Configuration: rate limiting - Ferron 3 (alpha) documentation

This page documents the rate_limit directive for configuring token bucket-based rate limiting for HTTP requests. When a client exceeds the configured rate, the server returns a 429 Too Many Requests response with a Retry-After header.

`rate_limit`

example.com {
    rate_limit {
        rate 100
        burst 50
        key remote_address
        window 60
        deny_status 429
        bucket_ttl 600
        max_buckets 100000
    }

    location /api {
        rate_limit {
            rate 10
            burst 5
            key remote_address
        }
    }
}

Multiple rate_limit blocks can be defined to apply different rules simultaneously (e.g. one per IP and one per API key).

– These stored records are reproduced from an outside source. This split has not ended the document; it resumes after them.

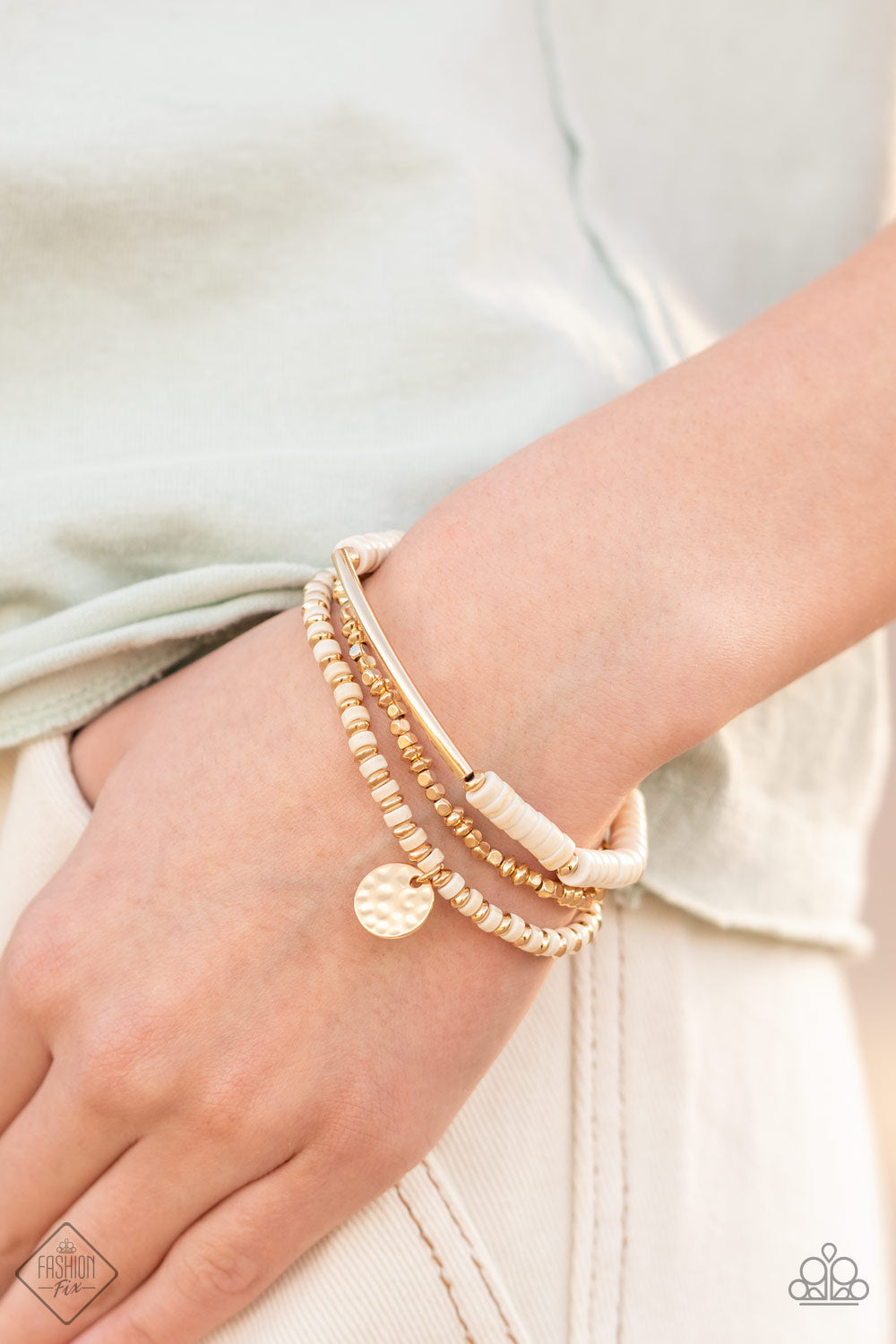 Paparazzi Terraform Trendsetter Gold Stretch Bracelet - Fashion Fix Sunset Sightings March 2022 - P9SE-GDXX-057HP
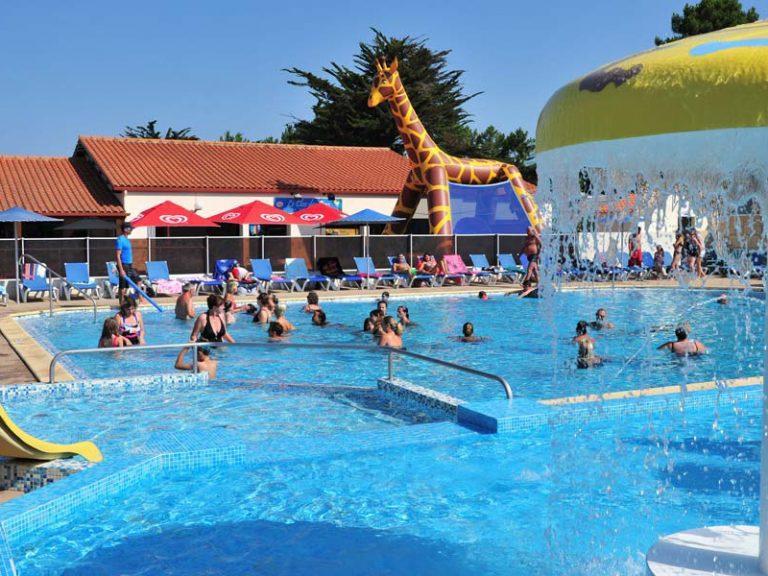 camping-vendee-avec-piscine-chauffee-saint-hilaire-de-riez-bonnes-vacances-sarl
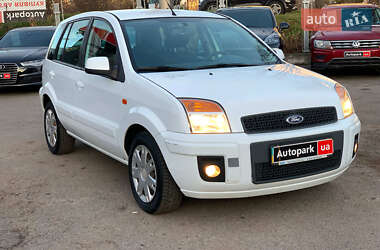 Хетчбек Ford Fusion 2012 в 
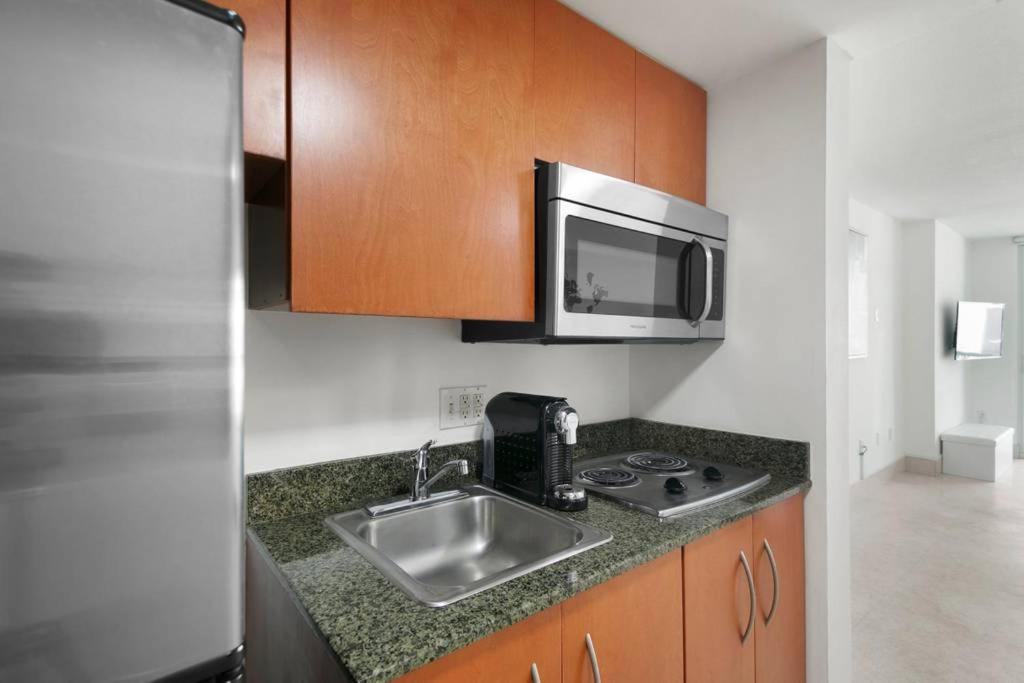 Centric Modern, Stylish Brickell / Miami + FREE Parking photo 2
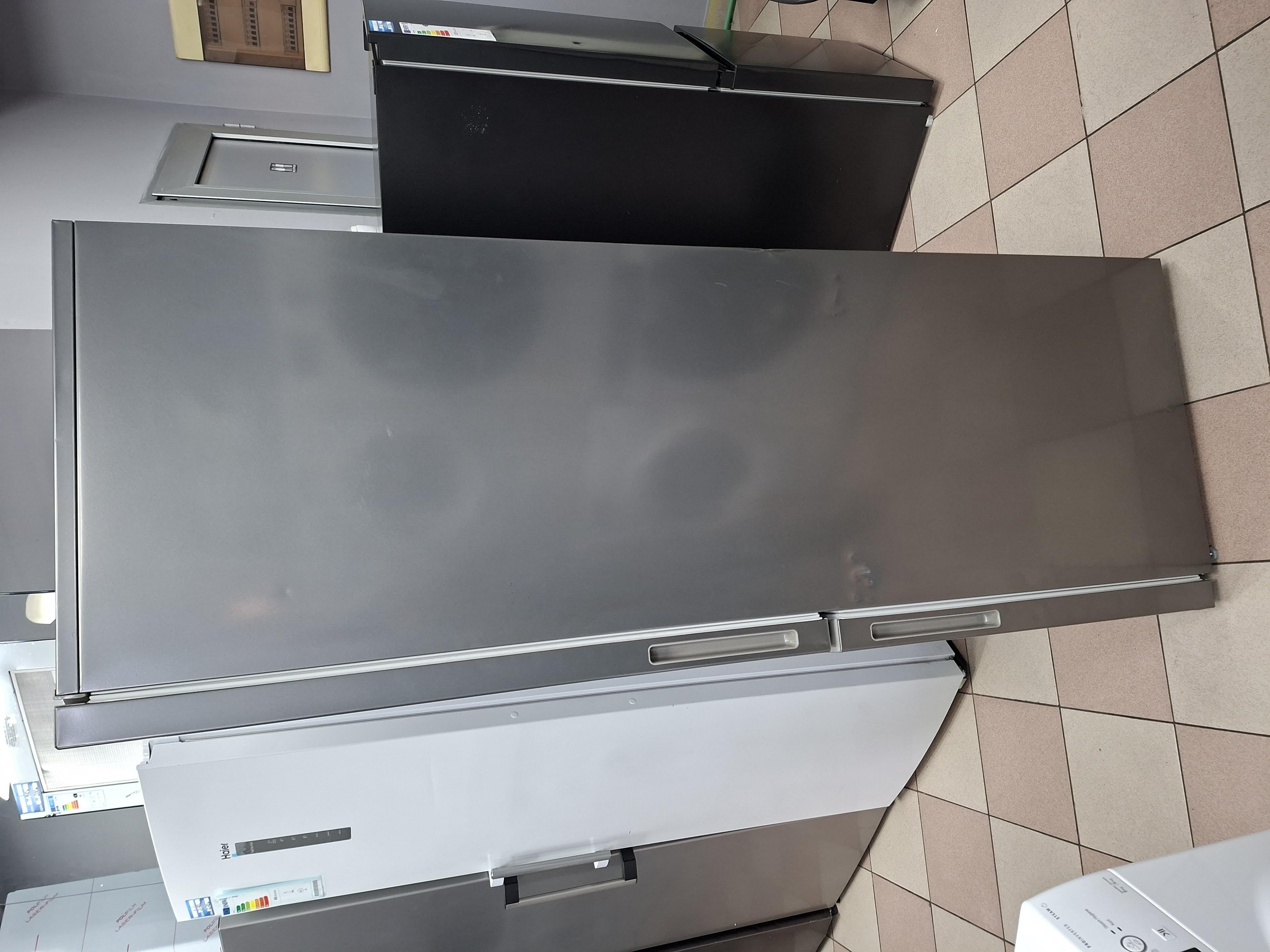 Frižider Bauknecht KGL 1850 IN , 189cm.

Nested directive	Arguments	Description	Default
`rate`	`<int>`	Sustained requests per second (required).	—
`burst`	`<int>`	Extra tokens above `rate` (bucket capacity = `rate + burst`).	`0`
`key`	`<string>`	What to key buckets on. See key types below.	`remote_address`
`window`	`<int>`	Time window in seconds for rate calculation (used for `Retry-After`).	`60`
`deny_status`	`<int>`	HTTP status code when rate is exceeded.	`429`
`bucket_ttl`	`<int>`	Seconds before an unused bucket is evicted.	`600`
`max_buckets`	`<int>`	Maximum buckets per rule (prevents memory exhaustion).	`100000`

Key types

The key directive determines what each bucket is keyed on:

Value	Description
`remote_address`	Client IP address (default).
`uri`	Request URI path.
`request.header.<name>`	Value of the specified request header (e.g. `request.header.X-Api-Key`).

Behavior

Token bucket algorithm

Each key gets its own token bucket:

Capacity = rate + burst tokens (bucket starts full)
Refill rate = rate tokens per second (refilled lazily on each request)
Consumption = 1 token per request

When the bucket is empty, the request is rejected with the configured deny_status and a Retry-After header indicating how many seconds to wait.

Bucket eviction

To prevent unbounded memory growth from one-shot clients, buckets are evicted after bucket_ttl seconds of inactivity. The max_buckets setting provides a hard upper limit — when reached, new requests are rejected until stale buckets are evicted.

Per-location limits

rate_limit blocks inside location blocks apply only to requests matching that path. Both host-level and location-level rules are evaluated — a request must pass all rules to be served.

Configuration reload

Rate limit buckets are stored in memory and are not preserved across configuration reloads. A reload creates fresh buckets with the new configuration.

Examples

Basic IP-based rate limiting

example.com {
    rate_limit {
        rate 10
        burst 5
        key remote_address
    }
}

Allows 15 requests burst, then 10/second sustained per IP.

API key rate limiting

api.example.com {
    rate_limit {
        rate 50
        burst 100
        key request.header.X-Api-Key
    }
}

Each unique API key gets 150 requests burst, then 50/second.

Strict endpoint with custom status

example.com {
    location /login {
        rate_limit {
            rate 2
            burst 1
            deny_status 429
        }
    }
}

Limits login to 3 requests burst, then 2/second. Returns 429 when exceeded.

Observability

Metrics

The rate limiting module emits the following metrics:

ferron.ratelimit.allowed (Counter) — requests that passed rate limiting.
- Attributes: ferron.ratelimit.key_type ("ip", "header", or "uri")
ferron.ratelimit.rejected (Counter) — requests rejected due to exhausted buckets or registry at capacity.
- Attributes: ferron.ratelimit.key_type ("ip", "header", or "uri")

Logs

DEBUG: logged when a rate limit bucket is exhausted for a key.
WARN: logged when the registry reaches max_buckets capacity and backpressure is applied.

Notes and troubleshooting

Requests where the key cannot be extracted (e.g. missing header) skip that rule.
The Retry-After header value is rounded up to the nearest whole second.
Bucket memory usage is approximately 128 bytes per unique key.
Rate limiting is applied per-server-instance. For distributed rate limiting, use an external service (e.g. Redis) — this is not currently supported.
For location syntax, see Routing and URL processing.
For HTTP host directives, see HTTP host directives.